[Data extracted from a collection]

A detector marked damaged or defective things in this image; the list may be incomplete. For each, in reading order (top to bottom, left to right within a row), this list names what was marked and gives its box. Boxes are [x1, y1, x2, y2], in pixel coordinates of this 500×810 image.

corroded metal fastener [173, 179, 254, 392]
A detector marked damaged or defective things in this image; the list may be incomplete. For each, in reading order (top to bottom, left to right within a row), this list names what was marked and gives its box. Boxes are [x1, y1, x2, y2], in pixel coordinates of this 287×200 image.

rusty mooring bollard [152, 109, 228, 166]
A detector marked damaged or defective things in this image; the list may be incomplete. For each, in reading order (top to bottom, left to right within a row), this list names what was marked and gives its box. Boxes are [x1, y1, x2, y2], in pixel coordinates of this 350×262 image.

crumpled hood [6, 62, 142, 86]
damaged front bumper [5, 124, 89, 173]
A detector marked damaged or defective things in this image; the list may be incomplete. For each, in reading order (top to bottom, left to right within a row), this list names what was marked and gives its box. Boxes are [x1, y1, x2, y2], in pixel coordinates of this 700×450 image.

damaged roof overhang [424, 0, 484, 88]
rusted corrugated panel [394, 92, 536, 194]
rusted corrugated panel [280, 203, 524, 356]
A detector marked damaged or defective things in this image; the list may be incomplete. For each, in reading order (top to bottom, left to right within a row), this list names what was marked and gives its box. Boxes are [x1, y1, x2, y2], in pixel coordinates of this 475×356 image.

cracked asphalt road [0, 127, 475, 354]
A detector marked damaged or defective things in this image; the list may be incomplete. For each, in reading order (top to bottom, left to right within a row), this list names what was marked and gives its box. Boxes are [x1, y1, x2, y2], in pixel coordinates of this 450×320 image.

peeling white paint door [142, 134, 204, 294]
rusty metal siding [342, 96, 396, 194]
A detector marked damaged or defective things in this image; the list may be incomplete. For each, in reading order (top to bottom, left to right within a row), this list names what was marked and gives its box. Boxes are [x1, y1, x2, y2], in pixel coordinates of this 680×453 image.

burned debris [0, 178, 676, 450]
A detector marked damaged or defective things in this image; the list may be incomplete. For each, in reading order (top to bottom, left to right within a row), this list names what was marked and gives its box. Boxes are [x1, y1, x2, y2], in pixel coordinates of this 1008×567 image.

# About this task
Copy out all of the data. Keep every word unchanged.

# Task output
A detector marked damaged or defective things in this image; the list may be incomplete. For each, in reading order (top to bottom, left to right within a row), this list names what was marked and gives its box. Boxes are [x1, y1, x2, y2], in pixel coordinates of this 500×810 image.

corroded metal fastener [173, 179, 254, 392]
A detector marked damaged or defective things in this image; the list may be incomplete. For each, in reading order (top to bottom, left to right within a row), this list names what was marked and gives its box. Boxes are [x1, y1, x2, y2], in pixel coordinates of this 287×200 image.

rusty mooring bollard [152, 109, 228, 166]
A detector marked damaged or defective things in this image; the list may be incomplete. For each, in reading order (top to bottom, left to right within a row), this list names what was marked and gives its box. Boxes are [x1, y1, x2, y2], in pixel coordinates of this 350×262 image.

crumpled hood [6, 62, 142, 86]
damaged front bumper [5, 124, 89, 173]
A detector marked damaged or defective things in this image; the list may be incomplete. For each, in reading order (top to bottom, left to right within a row), this list names what was marked and gives its box. Boxes are [x1, y1, x2, y2], in pixel coordinates of this 700×450 image.

damaged roof overhang [424, 0, 484, 88]
rusted corrugated panel [394, 92, 536, 194]
rusted corrugated panel [280, 203, 524, 356]
A detector marked damaged or defective things in this image; the list may be incomplete. For each, in reading order (top to bottom, left to right within a row), this list names what was marked and gives its box. Boxes are [x1, y1, x2, y2], in pixel coordinates of this 475×356 image.

cracked asphalt road [0, 127, 475, 354]
A detector marked damaged or defective things in this image; the list may be incomplete. For each, in reading order (top to bottom, left to right within a row), this list names what was marked and gives its box. Boxes are [x1, y1, x2, y2], in pixel coordinates of this 450×320 image.

peeling white paint door [142, 134, 204, 294]
rusty metal siding [342, 96, 396, 194]
A detector marked damaged or defective things in this image; the list may be incomplete. For each, in reading order (top to bottom, left to right within a row), this list names what was marked and gives its box. Boxes are [x1, y1, x2, y2], in pixel coordinates of this 680×453 image.

burned debris [0, 178, 676, 450]
A detector marked damaged or defective things in this image; the list may be incomplete. For each, in reading order (top to bottom, left to right within a row), this list names what was marked and gives its box. Boxes are [x1, y1, x2, y2], in pixel coordinates of this 1008×567 image.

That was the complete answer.